MANCHESTER - Most Nutmeg Staters know this town as the highway exit to the megastores of the Buckland mall. True, for one day a year, Thanksgiving, more than 10,000 long-distance runners come here for the Manchester Road Race, 72 years old this year and the last hurrah of the New England race season. Mostly, though, visitors are people like me who grew up in this Hartford suburb and former textile town.
Thomas Wolfe to the contrary, you can go home again. You had just better bring a sense of humor, as I learned when I stopped by the Lutz Children's Museum in late October.

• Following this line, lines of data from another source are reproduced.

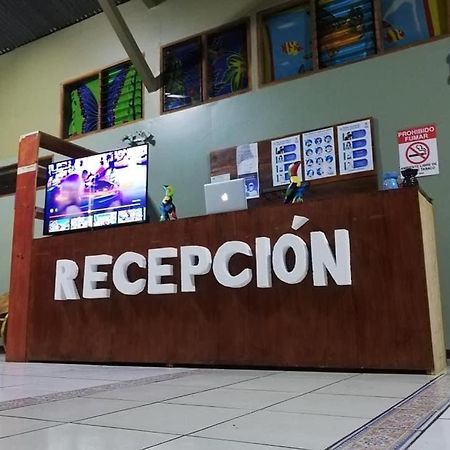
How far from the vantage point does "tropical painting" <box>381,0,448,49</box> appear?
3.79 metres

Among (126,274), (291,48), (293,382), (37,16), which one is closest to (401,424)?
(293,382)

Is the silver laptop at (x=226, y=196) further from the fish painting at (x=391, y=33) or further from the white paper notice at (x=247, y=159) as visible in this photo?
the fish painting at (x=391, y=33)

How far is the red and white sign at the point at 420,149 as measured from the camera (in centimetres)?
361

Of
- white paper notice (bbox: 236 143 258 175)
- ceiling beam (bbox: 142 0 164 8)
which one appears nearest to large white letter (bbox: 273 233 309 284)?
white paper notice (bbox: 236 143 258 175)

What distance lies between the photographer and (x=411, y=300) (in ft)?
8.33

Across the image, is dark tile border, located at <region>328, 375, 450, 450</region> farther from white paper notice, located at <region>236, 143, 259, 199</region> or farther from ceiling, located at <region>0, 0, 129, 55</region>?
ceiling, located at <region>0, 0, 129, 55</region>

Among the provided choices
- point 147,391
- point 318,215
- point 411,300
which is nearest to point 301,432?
point 147,391

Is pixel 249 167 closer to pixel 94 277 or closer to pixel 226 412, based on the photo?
pixel 94 277

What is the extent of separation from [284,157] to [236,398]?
2713mm

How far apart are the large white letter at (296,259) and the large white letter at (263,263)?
41 millimetres

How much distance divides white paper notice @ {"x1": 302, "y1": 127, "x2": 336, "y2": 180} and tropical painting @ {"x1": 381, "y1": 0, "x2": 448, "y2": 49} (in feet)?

To the soundtrack of the Beatles' "Octopus's Garden," Paige and Casey Simpson of Wallingford crawled through a mini-submarine and clambered aboard a replica of a fishing boat. "Dad's out fishing," explained their mom, Lynette. "This is our first time here."
The kids were having such a great time that I told Lynette that I had fond memories of visiting the museum when I was growing up. "Oh, I didn't realize it was that old," she said and then laughed with embarrassment. (She insisted that she was just joking, and I believe her.)
The museum's Animal Room (with opossums and ball pythons, African pygmy hedgehogs and Flemish giant rabbits) draws the tykes. But displays about fishing on Long Island Sound or farming in the fertile Connecticut River Valley offer a quick summary of local history for children or adults.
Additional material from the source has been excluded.